Any help to understand what I'm missing and why I'm getting empty results when it's clear the consumer has partitions assigned will be welcomed!

Versions: Kafka: 0.10 Spark: 2.3.0 Scala: 2.11.8


Solution

  • Yes it is possible Add check pointing in your code and pass persistent storage (local disk,S3,HDFS) path

    and whenever you start/resume your job it will pickup the Kafka Consumer group info with consumer offsets from the check pointing and start processing from where it was stopped.

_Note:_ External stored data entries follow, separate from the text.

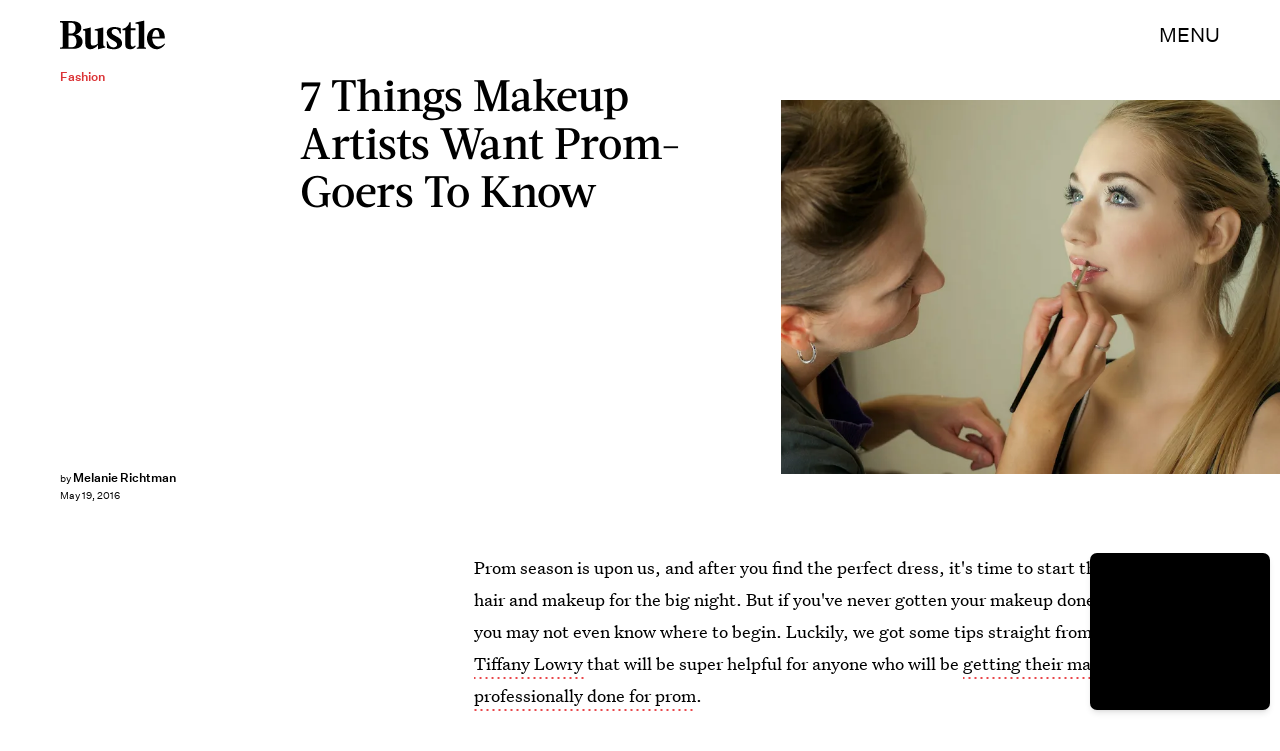

--- FILE ---
content_type: text/html; charset=utf-8
request_url: https://www.google.com/recaptcha/api2/aframe
body_size: 258
content:
<!DOCTYPE HTML><html><head><meta http-equiv="content-type" content="text/html; charset=UTF-8"></head><body><script nonce="IXDBdO3KLhHYFqg0TfcOLg">/** Anti-fraud and anti-abuse applications only. See google.com/recaptcha */ try{var clients={'sodar':'https://pagead2.googlesyndication.com/pagead/sodar?'};window.addEventListener("message",function(a){try{if(a.source===window.parent){var b=JSON.parse(a.data);var c=clients[b['id']];if(c){var d=document.createElement('img');d.src=c+b['params']+'&rc='+(localStorage.getItem("rc::a")?sessionStorage.getItem("rc::b"):"");window.document.body.appendChild(d);sessionStorage.setItem("rc::e",parseInt(sessionStorage.getItem("rc::e")||0)+1);localStorage.setItem("rc::h",'1769373153870');}}}catch(b){}});window.parent.postMessage("_grecaptcha_ready", "*");}catch(b){}</script></body></html>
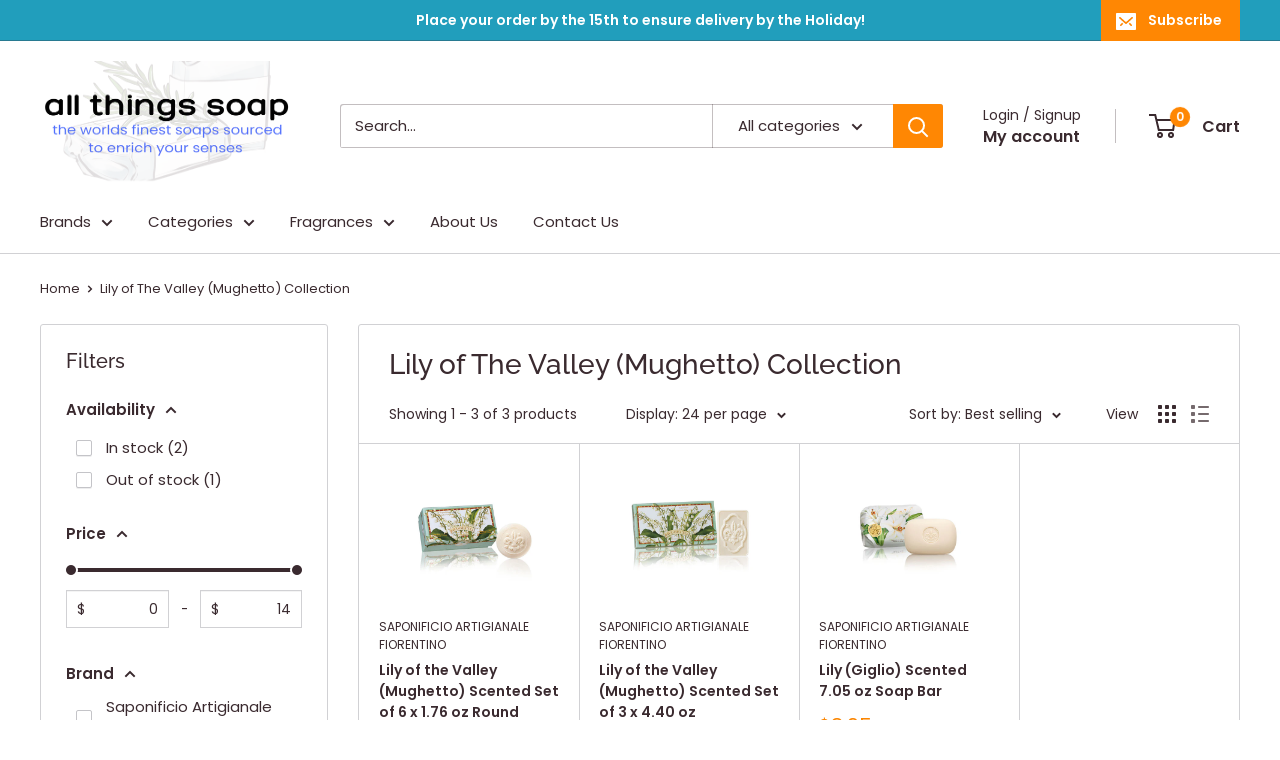

--- FILE ---
content_type: text/javascript
request_url: https://www.allthingssoap.com/cdn/shop/t/22/assets/custom.js?v=102476495355921946141735172686
body_size: -577
content:
//# sourceMappingURL=/cdn/shop/t/22/assets/custom.js.map?v=102476495355921946141735172686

    val context = StreamingContext.getOrCreate(checkpointDirectory, functionToCreateContext _)
    

    Spark Check-=pointing is mechanism not only for saving the offset but also save the serialize state of your DAG of your Stages and Jobs. So whenever you restart your job with new code it would

    1. Read and process the serialized data
    2. Clean the cached DAG stages if there are any code changes in your Spark App
    3. Resume processing from the new data with latest code.

    Now here reading from disk is just a one time operation required by Spark to load the Kafka Offset, DAG and the old incomplete processed data.

    Once it has done it will always keep on saving the data to disk on default or specified checkpoint interval.

    Spark streaming provides an option to specifying Kafka group id but Spark structured stream does not.